May 9, 2014

MONO LAKE, CA

When Kim & I were in Yosemite a few years back, I wanted to visit this place, but the passes from west to east were still closed, so we moved on south to Death Valley. 

Nestled at the edge of the arid Great Basin and the snowy Sierra Nevada mountains in California, Mono Lake is an ancient saline lake that covers over 70 square miles and supports a unique and productive ecosystem. The lake has no fish; instead it is home to trillions of brine shrimp and alkali flies. Freshwater streams feed Mono Lake, supporting lush riparian forests of cottonwood and willow along their banks. Along the lakeshore, scenic limestone formations known as tufa towers rise from the water's surface. Millions of migratory birds visit the lake each year.
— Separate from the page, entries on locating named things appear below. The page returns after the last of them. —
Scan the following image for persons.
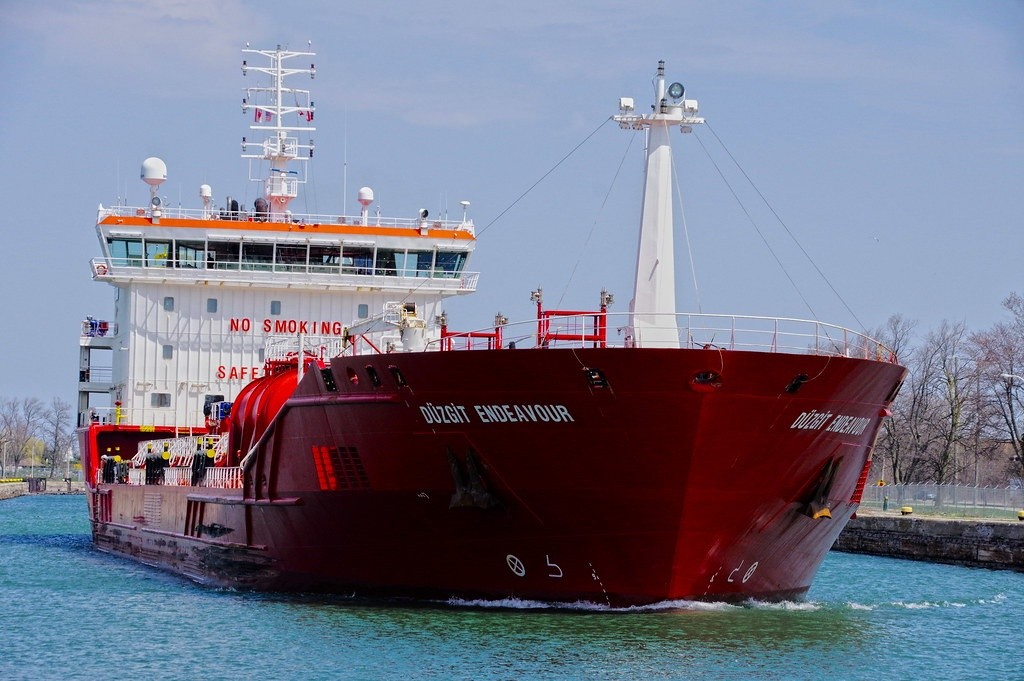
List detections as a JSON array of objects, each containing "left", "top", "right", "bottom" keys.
[{"left": 206, "top": 252, "right": 214, "bottom": 269}]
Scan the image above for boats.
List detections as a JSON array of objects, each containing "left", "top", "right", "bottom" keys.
[{"left": 74, "top": 35, "right": 908, "bottom": 617}]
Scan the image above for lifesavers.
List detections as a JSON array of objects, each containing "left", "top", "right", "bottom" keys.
[{"left": 97, "top": 265, "right": 107, "bottom": 275}]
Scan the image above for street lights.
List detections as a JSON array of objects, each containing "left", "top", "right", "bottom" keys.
[{"left": 3, "top": 439, "right": 8, "bottom": 477}]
I came in from the south and east through a great high pass loaded with big fir and remnants of the logging era. Several interpretive plaques explained the role of the lake area in early wood production. Although all the "big" trees are long gone, there were a few older ones that were impressive.
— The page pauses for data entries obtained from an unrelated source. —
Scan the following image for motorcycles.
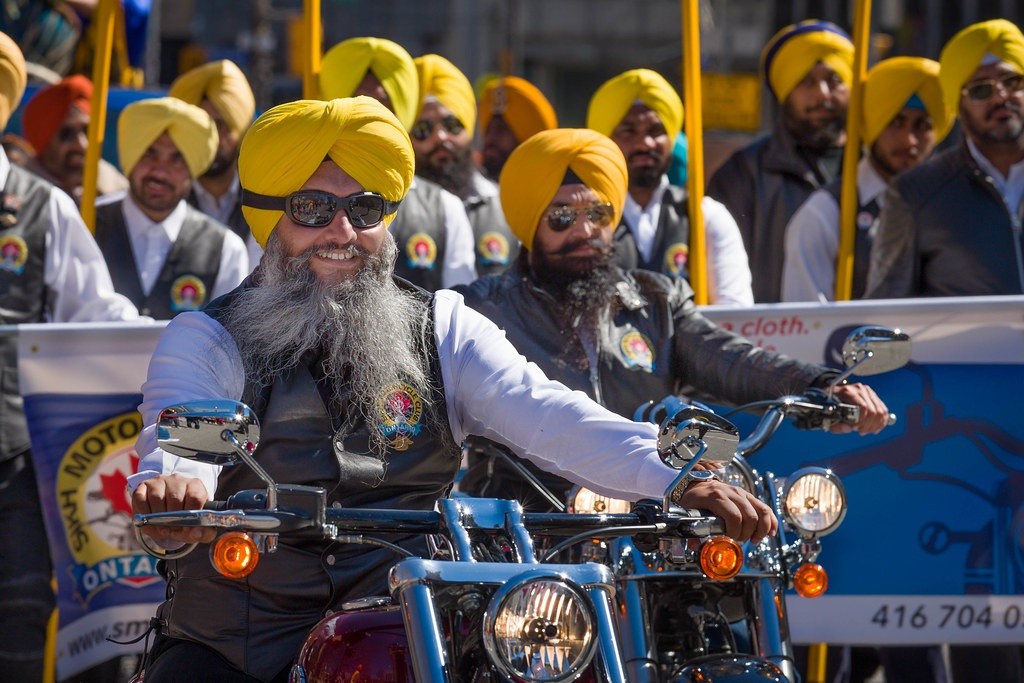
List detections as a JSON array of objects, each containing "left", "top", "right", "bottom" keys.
[
  {"left": 463, "top": 327, "right": 914, "bottom": 683},
  {"left": 133, "top": 397, "right": 744, "bottom": 683}
]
Further along the Tufa area appeared, a very interesting trail near the shore through all the formations!




I found a nice quiet County park on the north end of the lake, great place to boondock for the evening.

A three mile walk the next morning led me to a high plateau overlooking the lake, with a small community graveyard.  Most headstones were either modest or "hand-made".

I did some birding that morning, predominantly robins & cowbirds, along with a few Wilson's warblers.

Nearer the shore, I saw a few of those birds the lake is well known for:




Later that morning, I drove back along the highway and enjoyed even more the backdrop of the Sierras in the morning light!

1 comment:

Nathan Fry said...

The blog is great, Dad! The texts are fun but it's super nice to get the "full picture" on your site! I'm happy to know how happy you are out there adventuring and slowing down time. Love you.